Como era de esperarse, las aplicaciones de inteligencia artificial que hay disponibles en el mercado son bastantes y hacen prácticamente lo que sea: desde escribir un guión, hasta crear un jingle con letra de manera personalizada. Y aunque están en un camino de aprendizaje, es muy probable que dentro de poco podamos ver piezas de contenido con una calidad similar e incluso mayor a la de un humano.

Más allá de la impresión de primera instancia que se puede tener al interactuar con inteligencia artificial (que de hecho es bastante), aún quedan muchos huecos éticos y legales que deben discutirse con el fin último de beneficiar a las industrias creativas y no solo a los desarrolladores de aplicaciones.

Una inteligencia artificial generativa, en realidad no lo es tanto, ya que su funcionamiento no se basa en crear las piezas solicitadas basadas en su “creatividad”, sino en el análisis de las obras que son estadísticamente más significativas y de las cuáles retoma los elementos que le dan sustancia. Por ejemplo, si pedimos que escriba un ensayo o un guión sobre el calentamiento global, buscará cuáles son los resultados más importantes al respecto para analizarlas y después reescribir un ensayo que parece nuevo, pero que dista mucho de serlo.

Así, el primer problema a enfrentar es la correcta citación de las fuentes, ya que, en esencia, la inteligencia artificial no crea algo, lo imita y recompone de contenidos que fueron desarrollados previamente. Y si bien los robots no copian tal cual, sí se alimentan de lo que encuentran para reconstruir; y aunque se solicite que cite fuentes, en realidad cita la información que citan los contenidos, no a los autores o artículos retomados.

Listado de preguntas espaciales:
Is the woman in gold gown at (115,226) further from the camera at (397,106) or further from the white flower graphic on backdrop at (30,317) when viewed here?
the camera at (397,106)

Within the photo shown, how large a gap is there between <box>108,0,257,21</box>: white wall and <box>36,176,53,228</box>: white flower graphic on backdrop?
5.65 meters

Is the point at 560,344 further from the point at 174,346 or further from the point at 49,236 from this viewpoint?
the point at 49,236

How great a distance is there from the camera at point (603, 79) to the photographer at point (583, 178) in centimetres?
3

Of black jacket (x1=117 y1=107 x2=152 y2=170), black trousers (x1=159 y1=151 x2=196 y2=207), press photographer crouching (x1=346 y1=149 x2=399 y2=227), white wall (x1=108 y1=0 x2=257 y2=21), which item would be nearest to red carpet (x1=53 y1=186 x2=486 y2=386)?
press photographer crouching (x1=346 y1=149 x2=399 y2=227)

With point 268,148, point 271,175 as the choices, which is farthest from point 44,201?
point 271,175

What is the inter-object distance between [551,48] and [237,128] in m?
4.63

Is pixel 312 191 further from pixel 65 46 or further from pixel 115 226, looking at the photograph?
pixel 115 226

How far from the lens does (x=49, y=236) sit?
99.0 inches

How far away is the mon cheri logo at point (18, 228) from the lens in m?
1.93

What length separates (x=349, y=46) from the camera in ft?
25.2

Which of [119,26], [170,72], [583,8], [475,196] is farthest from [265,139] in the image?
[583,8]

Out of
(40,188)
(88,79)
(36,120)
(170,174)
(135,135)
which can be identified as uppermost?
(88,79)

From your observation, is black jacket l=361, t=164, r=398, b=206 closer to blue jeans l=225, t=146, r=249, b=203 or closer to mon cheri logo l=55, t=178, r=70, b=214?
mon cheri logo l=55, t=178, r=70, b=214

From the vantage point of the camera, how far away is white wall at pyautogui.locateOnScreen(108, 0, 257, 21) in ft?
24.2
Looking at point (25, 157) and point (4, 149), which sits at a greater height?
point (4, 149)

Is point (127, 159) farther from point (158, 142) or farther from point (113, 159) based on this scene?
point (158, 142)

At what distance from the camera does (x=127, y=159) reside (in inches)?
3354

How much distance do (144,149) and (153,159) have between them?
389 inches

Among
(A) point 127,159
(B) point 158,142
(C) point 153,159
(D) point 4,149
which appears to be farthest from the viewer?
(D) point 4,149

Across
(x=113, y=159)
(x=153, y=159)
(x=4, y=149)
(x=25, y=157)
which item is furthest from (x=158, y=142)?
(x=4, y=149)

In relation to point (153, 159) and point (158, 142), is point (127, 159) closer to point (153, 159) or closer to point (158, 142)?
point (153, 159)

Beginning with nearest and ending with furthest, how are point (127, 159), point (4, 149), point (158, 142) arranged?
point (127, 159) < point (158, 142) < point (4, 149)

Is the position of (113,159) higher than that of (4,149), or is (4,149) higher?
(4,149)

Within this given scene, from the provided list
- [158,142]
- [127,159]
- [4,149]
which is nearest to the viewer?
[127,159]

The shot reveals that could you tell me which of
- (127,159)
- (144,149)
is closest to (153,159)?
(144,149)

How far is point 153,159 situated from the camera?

* PROBLEMA PLANTEADO 1 *
Resume en dos oraciones el fragmento sobre la inteligencia artificial generativa.
* PROBLEMA PLANTEADO 2 *
Enumera todos los tipos de pieza que el fragmento sobre la inteligencia artificial generativa menciona como ejemplos de lo que puede producir una inteligencia artificial.
* PROBLEMA PLANTEADO 3 *
En el fragmento sobre la inteligencia artificial generativa, reescribe como lista el párrafo que empieza con "Así, el primer problema a enfrentar", conservando sus datos principales.

* RESPUESTA FINAL 1 *
Las aplicaciones de inteligencia artificial disponibles en el mercado son numerosas y pueden hacer desde un guion hasta un jingle personalizado, pero aún quedan huecos éticos y legales que deben discutirse para beneficiar a las industrias creativas. Estas aplicaciones no crean a partir de su propia creatividad, sino que analizan obras previas estadísticamente significativas y las recomponen, por lo que el primer problema es la correcta citación de las fuentes.

* RESPUESTA FINAL 2 *
- Guion
- Jingle con letra
- Ensayo

* RESPUESTA FINAL 3 *
- El primer problema es la correcta citación de las fuentes.
- La inteligencia artificial no crea, sino que imita y recompone contenidos desarrollados previamente.
- No copia tal cual, pero se alimenta de lo que encuentra para reconstruir.
- Aunque se le pida citar fuentes, cita la información que citan los contenidos, no a los autores o artículos retomados.